Contrary to the colloquialism, a cold can of beer or soda doesn't actually "sweat." In reality, gaseous water is condensing out of the air and clinging to your beverage in its liquid phase, undergoing a transition in the direction of gas → liquid, rather than liquid → gas. The thermodynamic opposite of evaporative cooling, this process actually expends energy in the form of heat, which is absorbed by your brew.
“Probably the most important thing a beer koozie does is not simply insulate the can, but keep condensation from forming on the outside of it,” said Dale Durran, a University of Washington professor of atmospheric sciences.
Durran is co-author of a study published in the April issue of Physics Today that shows, in impressive detail, how humidity can have a dramatic effect on the temperature of a chilled beverage. The experiment started in the bathroom of co-author Dargan Frierson, where the pair used a space heater and hot shower to vary temperature and humidity. After confirming Frierson's back-of-the-napkin calculations (the heating effects of condensation are well-known, albeit untested with beer cans, specifically) the pair turned to more rigorous experimental methods. “You can’t write an article for Physics Today where the data has come from a setup on the top of the toilet tank in one of the author’s bathrooms,” said Durran. Their findings are summarized in the figure below.

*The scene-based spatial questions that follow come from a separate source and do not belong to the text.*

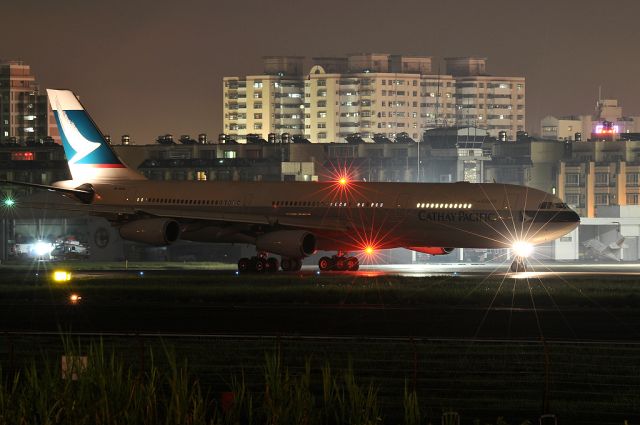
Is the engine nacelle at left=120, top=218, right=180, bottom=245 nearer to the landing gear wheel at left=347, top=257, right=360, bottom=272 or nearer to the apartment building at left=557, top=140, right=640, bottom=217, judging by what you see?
the landing gear wheel at left=347, top=257, right=360, bottom=272

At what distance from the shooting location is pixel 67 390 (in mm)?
21953

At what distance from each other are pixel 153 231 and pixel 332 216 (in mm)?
9622

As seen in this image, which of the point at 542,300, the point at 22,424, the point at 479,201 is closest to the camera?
the point at 22,424

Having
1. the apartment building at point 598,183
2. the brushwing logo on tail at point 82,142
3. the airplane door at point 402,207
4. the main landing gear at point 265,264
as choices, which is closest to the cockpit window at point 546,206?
→ the airplane door at point 402,207

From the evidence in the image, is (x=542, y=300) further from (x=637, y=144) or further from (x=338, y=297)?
(x=637, y=144)

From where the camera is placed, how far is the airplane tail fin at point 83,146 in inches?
3046

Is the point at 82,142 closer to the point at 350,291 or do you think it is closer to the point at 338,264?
the point at 338,264

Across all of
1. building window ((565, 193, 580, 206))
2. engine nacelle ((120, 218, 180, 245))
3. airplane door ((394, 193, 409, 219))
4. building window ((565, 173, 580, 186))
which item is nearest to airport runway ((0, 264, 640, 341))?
airplane door ((394, 193, 409, 219))

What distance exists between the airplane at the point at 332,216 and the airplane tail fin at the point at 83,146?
2.32m

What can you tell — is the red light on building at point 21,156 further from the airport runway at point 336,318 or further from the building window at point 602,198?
the airport runway at point 336,318

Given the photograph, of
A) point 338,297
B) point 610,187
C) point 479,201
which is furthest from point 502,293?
point 610,187

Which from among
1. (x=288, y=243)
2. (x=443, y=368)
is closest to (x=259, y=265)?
(x=288, y=243)

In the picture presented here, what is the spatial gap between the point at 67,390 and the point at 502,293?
30738 millimetres

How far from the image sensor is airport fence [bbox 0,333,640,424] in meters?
24.9
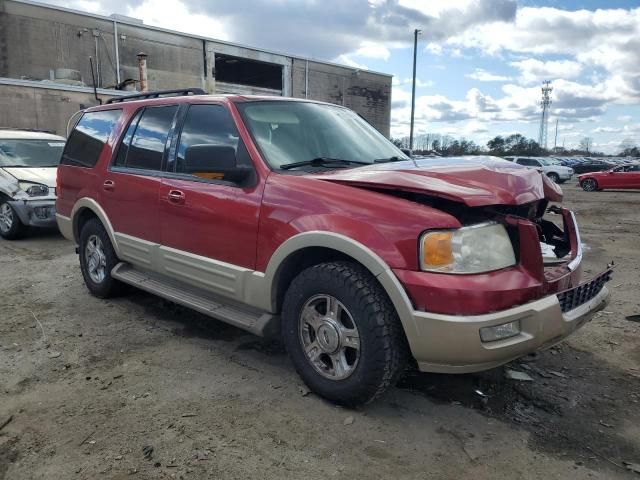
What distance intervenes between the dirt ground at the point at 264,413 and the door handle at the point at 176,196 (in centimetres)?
→ 114

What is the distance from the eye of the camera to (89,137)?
5.23m

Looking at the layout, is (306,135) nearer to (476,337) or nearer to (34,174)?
(476,337)

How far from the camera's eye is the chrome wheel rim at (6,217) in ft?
27.0

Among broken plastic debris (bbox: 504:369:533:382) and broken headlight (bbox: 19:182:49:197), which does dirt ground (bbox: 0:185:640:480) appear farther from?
broken headlight (bbox: 19:182:49:197)

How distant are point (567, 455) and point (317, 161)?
2305 millimetres

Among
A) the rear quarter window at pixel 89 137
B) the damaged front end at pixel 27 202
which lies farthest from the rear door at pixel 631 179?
the rear quarter window at pixel 89 137

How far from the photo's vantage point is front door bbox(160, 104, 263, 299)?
11.3 feet

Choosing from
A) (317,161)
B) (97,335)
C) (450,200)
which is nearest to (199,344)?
(97,335)

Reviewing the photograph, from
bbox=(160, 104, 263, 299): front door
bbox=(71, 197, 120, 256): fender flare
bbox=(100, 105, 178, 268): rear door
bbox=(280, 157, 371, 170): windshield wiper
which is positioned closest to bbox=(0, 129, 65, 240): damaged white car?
bbox=(71, 197, 120, 256): fender flare

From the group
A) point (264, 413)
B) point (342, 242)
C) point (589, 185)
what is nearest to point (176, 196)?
point (342, 242)

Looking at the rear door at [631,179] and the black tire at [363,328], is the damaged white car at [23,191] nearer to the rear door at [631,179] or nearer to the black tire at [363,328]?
the black tire at [363,328]

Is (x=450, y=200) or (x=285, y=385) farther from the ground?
(x=450, y=200)

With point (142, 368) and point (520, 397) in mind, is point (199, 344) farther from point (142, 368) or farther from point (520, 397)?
point (520, 397)

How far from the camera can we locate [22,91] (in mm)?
19766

Via Durran and Frierson: The temperature rise (δT) of water in a 12-fluid-oz can depends on relative humidity and ambient temperature. In this plot, each filled circle represents the change in temperature, after five minutes, of water initially near 0 °C for ambient temperatures of 25 °C (blue) and 35 °C (red). Open circles show the portion of the temperature change due to latent heating.
The plot illustrates that a chilled 12 oz can of liquid refreshment warms more than twice as quickly in humid environments than it does in more arid climes, a finding that the following video – created by students in the University of Washington's Department of Atmospheric Sciences – really drives home:
So what does condensation on a chilled can have to do with atmospheric sciences? "Condensation as a heat source is just tremendously important," Frierson told NBC News. "It's really like the gasoline that powers hurricanes, thunderstorms and tornadoes." That's an important connection – some climate models predict that rises in atmospheric humidity in the years ahead could lead to an increase in these extreme weather events.
"We want people to appreciate how powerful this effect is," said Durran. "A very thin film around the can makes a big difference in the temperature of its contents, and that just makes you appreciate the importance of that same heating effect in our atmosphere."
The results of the study are available free of charge at Physics Today.